Abstract

Mutual exclusion is a fundamental distributed coordination problem. Shared-memory mutual exclusion research focuses on local-spin algorithms and uses the remote memory references (RMRs) metric. To ensure the correctness of concurrent algorithms in general, and mutual exclusion algorithms in particular, it is often required to prohibit certain re-orderings of memory instructions that may compromise correctness, by inserting memory fence (a.k.a. memory barrier) instructions. Memory fences incur non-negligible overhead and may significantly increase time complexity.A mutual exclusion algorithm is adaptive to total contention (or simply adaptive), if the time complexity of every passage (an entry to the critical section and the corresponding exit) is a function of total contention, that is, the number of processes, k, that participate in the execution in which that passage is performed. We say that an algorithm A is f-adaptive (and that f is an adaptivity function of A), if the time complexity of every passage in A is O(f(k)).
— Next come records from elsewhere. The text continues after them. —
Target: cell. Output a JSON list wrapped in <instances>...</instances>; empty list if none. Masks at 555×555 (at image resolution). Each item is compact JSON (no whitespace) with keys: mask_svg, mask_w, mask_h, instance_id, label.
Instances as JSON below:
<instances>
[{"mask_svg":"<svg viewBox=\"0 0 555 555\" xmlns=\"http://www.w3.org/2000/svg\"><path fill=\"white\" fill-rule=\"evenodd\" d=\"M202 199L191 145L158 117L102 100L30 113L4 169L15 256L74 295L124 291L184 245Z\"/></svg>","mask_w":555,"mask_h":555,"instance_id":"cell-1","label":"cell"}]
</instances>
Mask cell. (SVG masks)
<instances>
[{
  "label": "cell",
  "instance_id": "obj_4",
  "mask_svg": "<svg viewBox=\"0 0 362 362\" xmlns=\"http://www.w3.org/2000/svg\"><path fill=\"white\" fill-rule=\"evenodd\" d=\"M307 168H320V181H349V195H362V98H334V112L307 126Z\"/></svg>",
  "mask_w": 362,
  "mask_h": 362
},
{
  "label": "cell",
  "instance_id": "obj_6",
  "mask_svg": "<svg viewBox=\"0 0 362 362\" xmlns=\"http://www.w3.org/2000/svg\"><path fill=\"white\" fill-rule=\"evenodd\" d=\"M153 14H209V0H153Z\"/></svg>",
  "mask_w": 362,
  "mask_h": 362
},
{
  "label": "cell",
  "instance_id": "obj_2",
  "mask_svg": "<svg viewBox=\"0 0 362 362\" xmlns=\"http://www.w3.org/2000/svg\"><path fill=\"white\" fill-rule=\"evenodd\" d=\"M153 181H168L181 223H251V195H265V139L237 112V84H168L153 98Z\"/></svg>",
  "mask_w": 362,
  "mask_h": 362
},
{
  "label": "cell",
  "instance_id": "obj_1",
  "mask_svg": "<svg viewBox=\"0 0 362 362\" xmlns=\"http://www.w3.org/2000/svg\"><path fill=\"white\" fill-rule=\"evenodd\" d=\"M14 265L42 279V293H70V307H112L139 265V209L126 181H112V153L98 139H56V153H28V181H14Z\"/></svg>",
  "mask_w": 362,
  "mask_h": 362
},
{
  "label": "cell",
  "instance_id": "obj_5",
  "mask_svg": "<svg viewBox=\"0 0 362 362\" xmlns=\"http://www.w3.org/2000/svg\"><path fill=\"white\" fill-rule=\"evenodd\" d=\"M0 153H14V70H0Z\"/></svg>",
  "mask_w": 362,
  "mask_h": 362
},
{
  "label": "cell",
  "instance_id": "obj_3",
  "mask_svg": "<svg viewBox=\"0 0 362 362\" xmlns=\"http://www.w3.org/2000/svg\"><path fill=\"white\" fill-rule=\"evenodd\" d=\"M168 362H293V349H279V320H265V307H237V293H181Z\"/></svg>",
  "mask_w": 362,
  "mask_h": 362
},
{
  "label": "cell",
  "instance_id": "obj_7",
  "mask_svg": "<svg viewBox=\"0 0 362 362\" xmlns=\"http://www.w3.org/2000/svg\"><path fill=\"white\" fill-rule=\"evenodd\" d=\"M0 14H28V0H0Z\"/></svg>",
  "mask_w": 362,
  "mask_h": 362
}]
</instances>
Adaptive implementations are desirable when contention is much smaller than the total number of processes, n, sharing the implementation.Recent work [5] presented the first read/write mutual exclusion algorithm with asymptotically optimal complexity under both the RMRs and fences metrics: each passage through the critical section incurs O(log n) RMRs and a constant number of fences. The algorithm works in the popular Total Store Ordering (TSO) model. The algorithm of [5] is non-adaptive, however, and they posed the question of whether there exists an adaptive mutual exclusion algorithm with the same complexities.We provide a negative answer to this question, thus capturing an inherent cost of adaptivity. In fact, we prove a stronger result: adaptive read/write mutual exclusion algorithms with constant fence complexity do not exist, regardless of their RMR complexity. This result follows from a general tradeoff that we establish for such algorithms, between the fence complexity and the growth rate of adaptivity functions. Specifically, we prove that the fence complexity of any such algorithm with a linear (or sub-linear) adaptivity function is Ω(log log n). The tradeoff holds for implementations that may use compare-and-swap operations, in addition to reads and writes.We show that our results apply also to obstruction-free implementations of well-known objects, such as counters, stacks and queues.